I see two things here:
- You're looking at the SNAPSHOT version of the project and the code is constantly changing. Both Ivy and Maven can be configured to examine the latest SNAPSHOT, and download it if it has changed.
- You're looking at the Release repo, but the official releases are coming fast and furious. You simply want to use the latest. Both Ivy and Maven can be configured to automatically pull the latest available release (although both my complain about the fact you don't have a specified release).
If you use Nexus, you can setup both Ivy and Maven to override the default master repo used, http://repo1.maven.org
, and consider your local Nexus repo as the world master of all Maven repos. If your local Nexus repo has that artifact, it'll download that local artifact to the build.

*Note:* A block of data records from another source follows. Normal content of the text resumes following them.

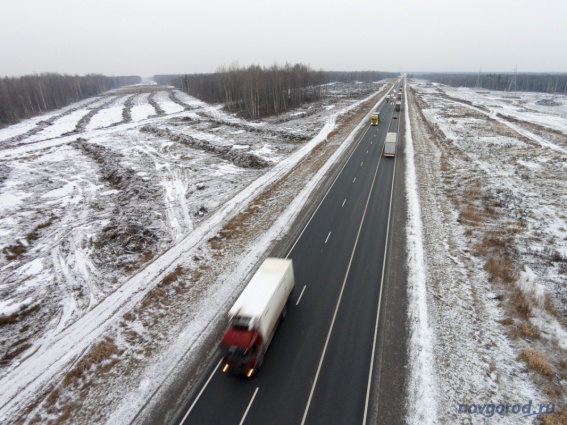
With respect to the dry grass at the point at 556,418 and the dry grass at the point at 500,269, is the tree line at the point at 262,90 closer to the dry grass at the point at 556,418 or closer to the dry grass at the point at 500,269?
the dry grass at the point at 500,269

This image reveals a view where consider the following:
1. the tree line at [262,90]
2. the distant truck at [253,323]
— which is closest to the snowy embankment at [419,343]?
the distant truck at [253,323]

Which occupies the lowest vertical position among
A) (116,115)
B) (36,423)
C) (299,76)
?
(36,423)

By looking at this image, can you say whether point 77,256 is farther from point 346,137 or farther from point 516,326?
point 346,137

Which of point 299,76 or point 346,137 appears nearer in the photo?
point 346,137

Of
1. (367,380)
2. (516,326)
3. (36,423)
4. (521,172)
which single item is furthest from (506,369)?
(521,172)

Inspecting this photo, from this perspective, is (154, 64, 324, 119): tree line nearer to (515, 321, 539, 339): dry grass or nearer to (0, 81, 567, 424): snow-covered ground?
(0, 81, 567, 424): snow-covered ground

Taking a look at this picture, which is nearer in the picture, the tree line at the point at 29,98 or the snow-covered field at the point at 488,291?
the snow-covered field at the point at 488,291

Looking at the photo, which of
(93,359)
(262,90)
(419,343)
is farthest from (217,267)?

If not, your local Nexus repo will go out and fetch the requested artifact.
If you set up your local Nexus repo that way, and you deploy (Maven) or publish (Ivy) your jars to the public repo, the jars will be stored in your local Nexus repository and not the remote repository.
Now, if you want to see if a new version is available, you could use the http://search.maven.org
rest API and a bit of scripting elbow grease to check to see if there's a new version of that artifact. Then, you'd setup that repo check as a Jenkins job. Jenkins will run this script, download the latest jar, if it was changed, and then publish or deploy it into your local Nexus repo.
If you want to build the latest, you could setup Jenkins to poll that remote third party repo. If that repo is a Git or Subversion repo, the polling isn't going to take a lot of resources (although I'd only poll that repo no more than once per day just to be kind). Then, that remote repo is merely another local Jenkins job. Add a Publish/Deploy plugins and publish/deploy that artifact to your local Nexus repo.